The importance of energy extends far beyond these numbers, however, because most other activities depend on energy, as shown by the strong correlation between energy production and per capita gross national product (GNP) for most countries (Figure 7.1). Energy production, particularly oil, has also formed the basis for many of the world's great fortunes, including the Sultan of Brunei, the Rockefeller, Mellon, and Getty families and the royal families of Saudi Arabia, United Arab Emirates (UEA), and Qatar, which have supported a wide range of philanthropic, political, and religious efforts (Yergin, 1990, 2011). The emergence of sovereign wealth funds, most of which are based on revenues from oil production, are a further indication of the degree to which energy production impacts global events.
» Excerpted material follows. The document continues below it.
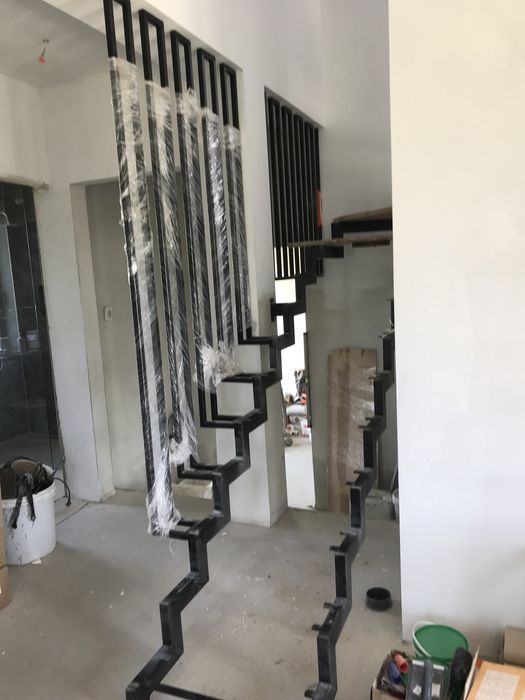 Na sprzedaż uzywane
World energy has been derived from minerals since the late 1800s, when coal began to surpass wood as the main source (Figure 7.1e). Coal gave way to oil in the mid 1900s and natural gas and nuclear energy began to grow in importance in the latter half of the twentieth century. Since 1960, global natural-gas use has grown at a relatively high rate, whereas uranium has stalled after its rapid start.
Fossil fuels
Coal, oil, natural gas, oil shale, and tar sand are called fossil fuels because they are derived from fossil plant and animal remains that have been preserved in rocks (Fulkerson et al., 1990). These remains, commonly referred to as organic matter, are changed by geologic processes into various forms that have many names (Figure 7.2). Ultimately, most organic matter decomposes by oxidation to form CO2 and H2O, which are recycled into the hydrosphere and atmosphere.